### Instructions to follow:
Below are the records; repeat exactly their lines between the line holding "Nissan Frontier LE" and the line holding "Hilton Grand Vacations", inclusive, skipping the pictures.

### Given records:
★ ★ ★ ★ ★ ★ ★
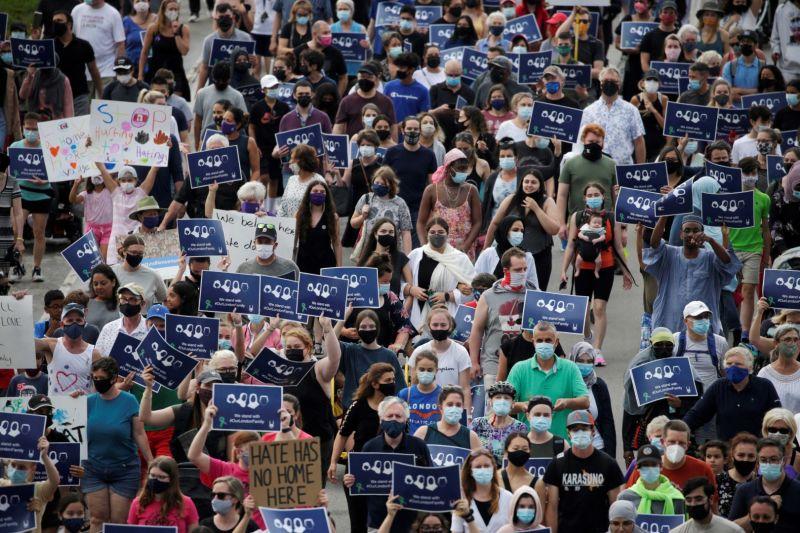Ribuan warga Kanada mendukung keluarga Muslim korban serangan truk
★ ★ ★ ★ ★ ★ ★
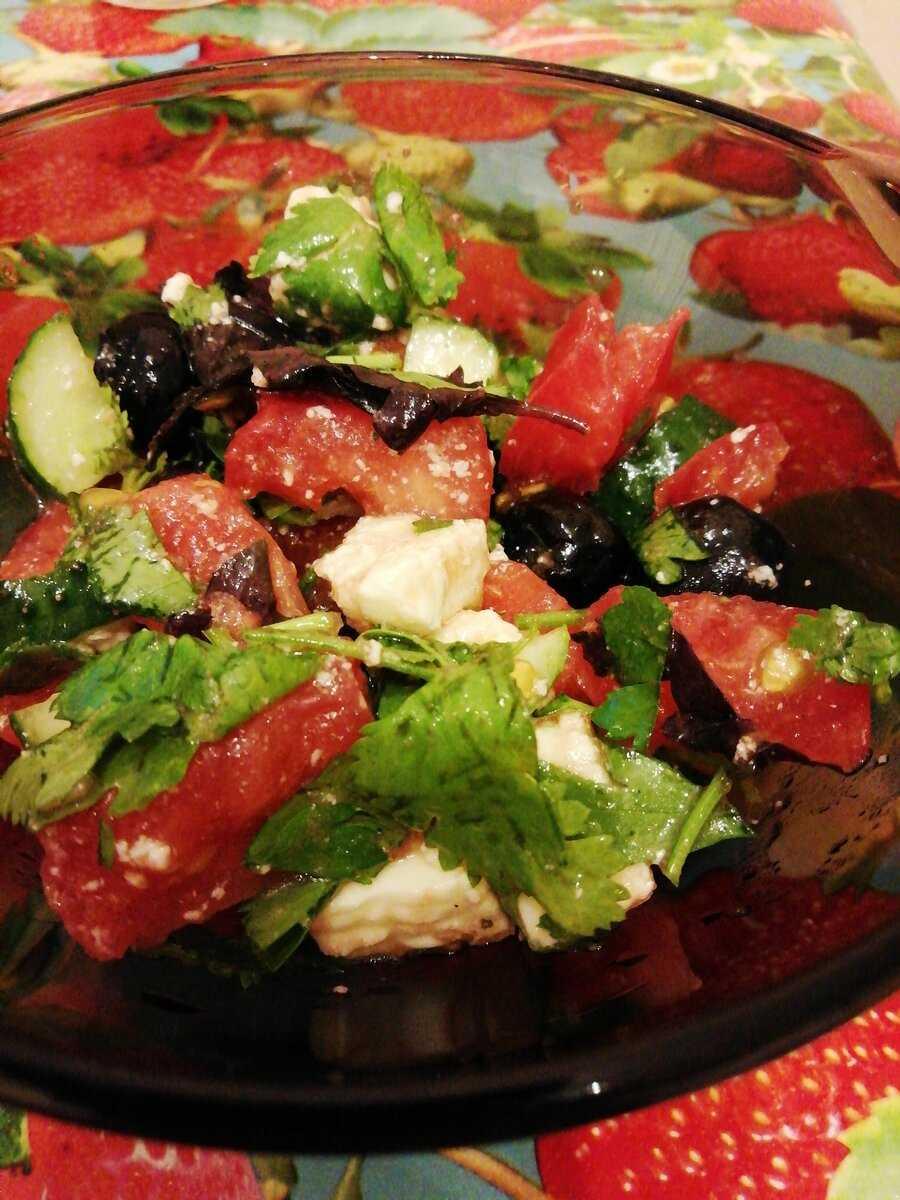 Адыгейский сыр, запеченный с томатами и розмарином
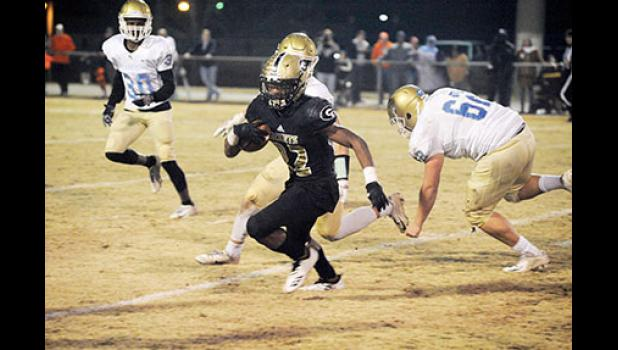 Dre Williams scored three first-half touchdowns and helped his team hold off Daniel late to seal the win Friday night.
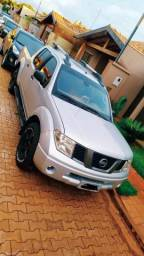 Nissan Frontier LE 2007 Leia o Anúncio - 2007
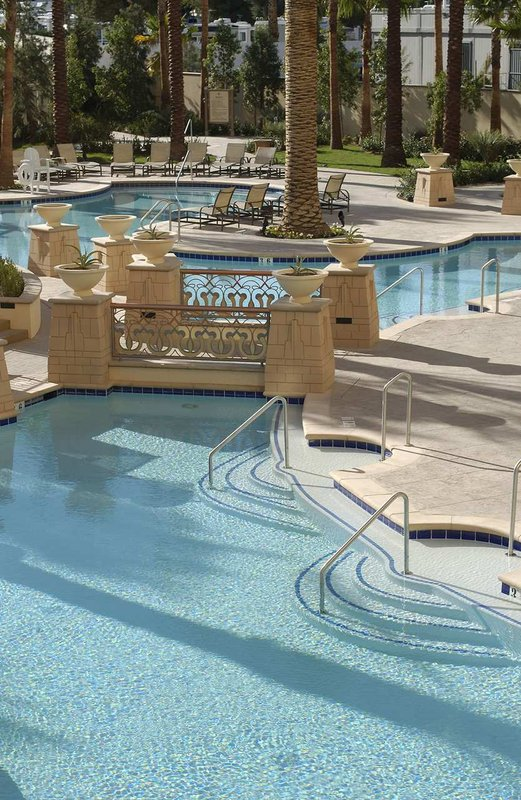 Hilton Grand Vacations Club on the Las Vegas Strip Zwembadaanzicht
★ ★ ★ ★ ★ ★ ★
### Reply:
 Nissan Frontier LE 2007 Leia o Anúncio - 2007
 Hilton Grand Vacations Club on the Las Vegas Strip Zwembadaanzicht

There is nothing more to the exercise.